Your task: Transcribe the entries below exactly.
________________
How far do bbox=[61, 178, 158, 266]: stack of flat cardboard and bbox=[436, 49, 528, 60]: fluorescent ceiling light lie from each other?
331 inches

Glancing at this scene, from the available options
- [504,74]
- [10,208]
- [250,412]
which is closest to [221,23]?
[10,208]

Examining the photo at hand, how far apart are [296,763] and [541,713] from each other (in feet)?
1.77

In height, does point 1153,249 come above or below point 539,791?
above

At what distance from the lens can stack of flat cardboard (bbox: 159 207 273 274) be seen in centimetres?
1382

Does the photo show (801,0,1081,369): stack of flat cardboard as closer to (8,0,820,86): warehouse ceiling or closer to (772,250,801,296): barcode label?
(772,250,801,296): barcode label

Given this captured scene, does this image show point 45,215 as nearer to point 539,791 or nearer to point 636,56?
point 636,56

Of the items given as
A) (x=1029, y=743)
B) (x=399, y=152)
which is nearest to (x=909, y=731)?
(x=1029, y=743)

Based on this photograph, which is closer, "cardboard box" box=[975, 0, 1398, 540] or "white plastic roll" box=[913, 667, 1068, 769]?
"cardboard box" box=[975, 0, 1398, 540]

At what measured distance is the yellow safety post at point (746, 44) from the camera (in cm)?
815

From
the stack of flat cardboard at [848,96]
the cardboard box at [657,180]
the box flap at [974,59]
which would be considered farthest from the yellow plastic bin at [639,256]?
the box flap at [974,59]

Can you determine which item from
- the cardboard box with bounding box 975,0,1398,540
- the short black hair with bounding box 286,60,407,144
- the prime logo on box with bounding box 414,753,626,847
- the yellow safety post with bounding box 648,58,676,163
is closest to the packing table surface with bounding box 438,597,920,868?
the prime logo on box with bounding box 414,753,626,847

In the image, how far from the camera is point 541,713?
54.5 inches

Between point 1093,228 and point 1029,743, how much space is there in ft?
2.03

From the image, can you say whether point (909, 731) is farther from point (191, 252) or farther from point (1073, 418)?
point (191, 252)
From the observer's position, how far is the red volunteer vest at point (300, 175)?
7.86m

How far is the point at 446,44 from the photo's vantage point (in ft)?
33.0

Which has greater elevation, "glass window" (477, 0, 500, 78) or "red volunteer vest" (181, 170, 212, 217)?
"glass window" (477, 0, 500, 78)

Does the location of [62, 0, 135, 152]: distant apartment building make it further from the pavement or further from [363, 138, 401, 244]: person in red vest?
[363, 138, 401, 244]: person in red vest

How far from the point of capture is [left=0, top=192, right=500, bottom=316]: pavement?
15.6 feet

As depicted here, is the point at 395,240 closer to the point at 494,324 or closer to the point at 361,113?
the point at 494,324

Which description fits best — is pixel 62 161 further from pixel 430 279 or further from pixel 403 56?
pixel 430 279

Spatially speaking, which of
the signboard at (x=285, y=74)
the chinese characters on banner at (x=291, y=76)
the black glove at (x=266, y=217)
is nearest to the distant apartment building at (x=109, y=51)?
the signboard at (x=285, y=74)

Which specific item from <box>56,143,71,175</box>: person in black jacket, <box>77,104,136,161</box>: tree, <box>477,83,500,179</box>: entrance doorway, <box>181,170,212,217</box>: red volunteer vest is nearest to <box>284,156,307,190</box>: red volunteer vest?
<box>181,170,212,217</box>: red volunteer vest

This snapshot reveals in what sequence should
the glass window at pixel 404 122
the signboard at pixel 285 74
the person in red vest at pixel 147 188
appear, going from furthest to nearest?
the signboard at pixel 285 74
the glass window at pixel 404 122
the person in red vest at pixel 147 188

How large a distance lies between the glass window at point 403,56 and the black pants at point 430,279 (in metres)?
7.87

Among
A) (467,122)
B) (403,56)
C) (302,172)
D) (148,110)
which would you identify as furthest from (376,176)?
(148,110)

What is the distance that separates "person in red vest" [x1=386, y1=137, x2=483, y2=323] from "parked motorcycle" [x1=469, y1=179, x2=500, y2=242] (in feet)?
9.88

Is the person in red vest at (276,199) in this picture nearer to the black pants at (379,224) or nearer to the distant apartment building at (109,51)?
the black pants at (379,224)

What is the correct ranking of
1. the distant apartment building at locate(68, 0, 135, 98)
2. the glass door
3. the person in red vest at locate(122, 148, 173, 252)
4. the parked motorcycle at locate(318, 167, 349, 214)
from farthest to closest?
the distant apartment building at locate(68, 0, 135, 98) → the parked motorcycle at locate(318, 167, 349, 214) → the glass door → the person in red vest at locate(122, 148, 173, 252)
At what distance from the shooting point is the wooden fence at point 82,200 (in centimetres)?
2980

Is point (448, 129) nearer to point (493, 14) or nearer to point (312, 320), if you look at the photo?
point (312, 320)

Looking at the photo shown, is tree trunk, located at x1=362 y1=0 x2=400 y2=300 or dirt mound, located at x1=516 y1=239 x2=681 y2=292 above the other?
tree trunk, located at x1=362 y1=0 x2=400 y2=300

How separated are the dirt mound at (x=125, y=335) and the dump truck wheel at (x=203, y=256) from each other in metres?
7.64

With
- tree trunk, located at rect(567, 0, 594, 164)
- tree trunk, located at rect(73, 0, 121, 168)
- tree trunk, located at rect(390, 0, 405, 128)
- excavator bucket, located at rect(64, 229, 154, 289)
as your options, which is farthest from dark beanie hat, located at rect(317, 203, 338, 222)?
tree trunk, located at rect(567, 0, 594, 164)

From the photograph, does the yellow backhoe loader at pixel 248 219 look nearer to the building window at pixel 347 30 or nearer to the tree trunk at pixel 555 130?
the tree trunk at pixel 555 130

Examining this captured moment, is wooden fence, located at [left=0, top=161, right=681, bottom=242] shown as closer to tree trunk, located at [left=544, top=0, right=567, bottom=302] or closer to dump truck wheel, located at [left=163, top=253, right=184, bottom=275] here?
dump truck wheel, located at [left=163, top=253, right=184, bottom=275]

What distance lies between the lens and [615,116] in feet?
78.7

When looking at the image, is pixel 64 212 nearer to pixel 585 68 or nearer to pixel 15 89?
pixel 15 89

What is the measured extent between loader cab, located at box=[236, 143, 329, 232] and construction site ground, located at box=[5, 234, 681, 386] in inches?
________________
The completed task:
How far do bbox=[61, 178, 158, 266]: stack of flat cardboard and bbox=[436, 49, 528, 60]: fluorescent ceiling light lie from each other?
331 inches

Glancing at this scene, from the available options
- [504,74]
- [10,208]
- [250,412]
which is closest to [221,23]?
[10,208]

Examining the photo at hand, how far apart are [296,763] and [541,713] from each other (in feet)?
1.77

In height, does point 1153,249 come above or below point 539,791?
above

At what distance from the lens can stack of flat cardboard (bbox: 159 207 273 274) be seen in centimetres?
1382

Does the photo show (801,0,1081,369): stack of flat cardboard as closer to (8,0,820,86): warehouse ceiling or closer to (772,250,801,296): barcode label?
(772,250,801,296): barcode label

Given this captured scene, does this image show point 45,215 as nearer to point 539,791 or nearer to point 636,56?
point 636,56

Of the items given as
A) (x=1029, y=743)
B) (x=399, y=152)
which is nearest to (x=909, y=731)?
(x=1029, y=743)

Based on this photograph, which is closer, "cardboard box" box=[975, 0, 1398, 540] or "white plastic roll" box=[913, 667, 1068, 769]?
"cardboard box" box=[975, 0, 1398, 540]

At what measured distance is the yellow safety post at point (746, 44) from the camera (in cm)?
815

From
the stack of flat cardboard at [848,96]
the cardboard box at [657,180]
the box flap at [974,59]
which would be considered farthest from the yellow plastic bin at [639,256]?
the box flap at [974,59]

Can you determine which item from
- the cardboard box with bounding box 975,0,1398,540
- the short black hair with bounding box 286,60,407,144
- the prime logo on box with bounding box 414,753,626,847
- the yellow safety post with bounding box 648,58,676,163
is closest to the packing table surface with bounding box 438,597,920,868?
the prime logo on box with bounding box 414,753,626,847

In the image, how far from the camera is point 541,713?
54.5 inches

Between point 1093,228 and point 1029,743, how much space is there in ft?
2.03

From the image, can you say whether point (909, 731) is farther from point (191, 252) or farther from point (1073, 418)?
point (191, 252)
From the observer's position, how far is the red volunteer vest at point (300, 175)?
7.86m

How far is the point at 446,44 from the photo's vantage point (in ft)?
33.0

Which has greater elevation, "glass window" (477, 0, 500, 78) or "red volunteer vest" (181, 170, 212, 217)?
"glass window" (477, 0, 500, 78)

Does the location of [62, 0, 135, 152]: distant apartment building make it further from the pavement or further from [363, 138, 401, 244]: person in red vest?
[363, 138, 401, 244]: person in red vest

How far from the point of capture is [left=0, top=192, right=500, bottom=316]: pavement?
15.6 feet

As depicted here, is the point at 395,240 closer to the point at 494,324 or closer to the point at 361,113?
the point at 494,324

Which description fits best — is pixel 62 161 further from pixel 430 279 or further from pixel 403 56?
pixel 430 279

Spatially speaking, which of
the signboard at (x=285, y=74)
the chinese characters on banner at (x=291, y=76)
the black glove at (x=266, y=217)
is nearest to the distant apartment building at (x=109, y=51)?
the signboard at (x=285, y=74)

Which specific item from <box>56,143,71,175</box>: person in black jacket, <box>77,104,136,161</box>: tree, <box>477,83,500,179</box>: entrance doorway, <box>181,170,212,217</box>: red volunteer vest is nearest to <box>284,156,307,190</box>: red volunteer vest?
<box>181,170,212,217</box>: red volunteer vest

This snapshot reveals in what sequence should
the glass window at pixel 404 122
the signboard at pixel 285 74
the person in red vest at pixel 147 188
appear, going from furthest to nearest?
the signboard at pixel 285 74
the glass window at pixel 404 122
the person in red vest at pixel 147 188

How large a distance lies between the glass window at point 403,56 and the black pants at point 430,279 (in metres)?
7.87

Among
A) (467,122)
B) (403,56)
C) (302,172)
D) (148,110)
which would you identify as furthest from (376,176)?
(148,110)

What is the distance that separates "person in red vest" [x1=386, y1=137, x2=483, y2=323] from "parked motorcycle" [x1=469, y1=179, x2=500, y2=242] (in feet)?
9.88

Is the person in red vest at (276,199) in this picture nearer to the black pants at (379,224) or nearer to the distant apartment building at (109,51)?
the black pants at (379,224)

What is the correct ranking of
1. the distant apartment building at locate(68, 0, 135, 98)
2. the glass door
3. the person in red vest at locate(122, 148, 173, 252)
4. the parked motorcycle at locate(318, 167, 349, 214)
from farthest to closest?
the distant apartment building at locate(68, 0, 135, 98) → the parked motorcycle at locate(318, 167, 349, 214) → the glass door → the person in red vest at locate(122, 148, 173, 252)
At what distance from the shooting point is the wooden fence at point 82,200 (in centimetres)?
2980

Is point (448, 129) nearer to point (493, 14) or nearer to point (312, 320), if you look at the photo?
point (312, 320)

Looking at the photo shown, is tree trunk, located at x1=362 y1=0 x2=400 y2=300 or dirt mound, located at x1=516 y1=239 x2=681 y2=292 above the other?
tree trunk, located at x1=362 y1=0 x2=400 y2=300

How separated are the dirt mound at (x=125, y=335) and the dump truck wheel at (x=203, y=256) from each other in metres?
7.64

With
- tree trunk, located at rect(567, 0, 594, 164)
- tree trunk, located at rect(73, 0, 121, 168)
- tree trunk, located at rect(390, 0, 405, 128)
- excavator bucket, located at rect(64, 229, 154, 289)
as your options, which is farthest from dark beanie hat, located at rect(317, 203, 338, 222)?
tree trunk, located at rect(567, 0, 594, 164)

From the photograph, does the yellow backhoe loader at pixel 248 219 look nearer to the building window at pixel 347 30 or nearer to the tree trunk at pixel 555 130?
the tree trunk at pixel 555 130

Examining this captured moment, is wooden fence, located at [left=0, top=161, right=681, bottom=242] shown as closer to tree trunk, located at [left=544, top=0, right=567, bottom=302] or closer to dump truck wheel, located at [left=163, top=253, right=184, bottom=275] here?
dump truck wheel, located at [left=163, top=253, right=184, bottom=275]

What distance lies between the lens and [615,116] in feet?
78.7

When looking at the image, is pixel 64 212 nearer to pixel 585 68 or nearer to pixel 15 89?
pixel 15 89

What is the measured extent between loader cab, located at box=[236, 143, 329, 232] and construction site ground, located at box=[5, 234, 681, 386] in inches?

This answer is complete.